SOURCE DOCUMENT:
— start —

Special Features of Cyclohexane Oxidation

The first step, oxidation of cyclohexane to cyclohexanol and cyclohexanone, follows the general mechanism outlined by reactions 8.13 to 8.17. Trace quantities of cyclohexyl hydroperoxide 8.9 can initiate the radical chain, where the radicals 8.10 and 8.11 take part in the propagation steps. 

One of the termination steps that lead to the simultaneous formation of both cyclohexanol and cyclohexanone deserves attention. The peroxy radical dimerizes to give the intermediate 8.12. The dimer as shown by reaction 8.20, undergoes intramolecular rearrangement to give the products. 

The oxidation of cyclohexane is accompanied by the oxidative degradation of the products. In other words, the products themselves undergo metal-initiated radical chain oxidation. For this reason oxidation is normally carried out at low conversions when the selectivity to the desired products is high. The catalysts used are a mixture of hydrocarbon soluble carboxylate salts of Co2+ and Mn2+ or Cr3+. Due to the better solubility properties, salts of long-chain carboxylic acids such as 2-ethyl hexanoic or naphthenic acids are favored. As already mentioned, the primary role of the metal ions is to act as catalysts for the initiation steps. In other words, the metal ions undergo redox reactions with 8.9 to give 8.10 and 8.11.

— end —

DATASET EXTRACT:
— start —

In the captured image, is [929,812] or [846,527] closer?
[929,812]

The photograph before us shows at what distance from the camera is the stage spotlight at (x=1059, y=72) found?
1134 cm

— end —

WHAT IS NEEDED: Continue the passage on cyclohexane oxidation, starting after its final sentence.

RESPONSE TO THIS TASK:
The mixture of cyclohexanone and cyclohexanol is oxidized by nitric acid in the presence of V5+ and Cu2+ ions. This is shown in Fig. 8.4. Since some of the nitric acid is lost as N2 and N20, the oxidation is semistoichiometric in nitric acid. However, the NO and N02 produced in this oxidation are recycled back. 

The roles of vanadium and copper are complex and not fully understood. A large number of intermediates, including the nitroso and the diketo compound as shown by reaction 8.21 are formed. The ion V02 stoichiometrically oxidizes the diketo compound to adipic acid. This is shown by reaction 8.22.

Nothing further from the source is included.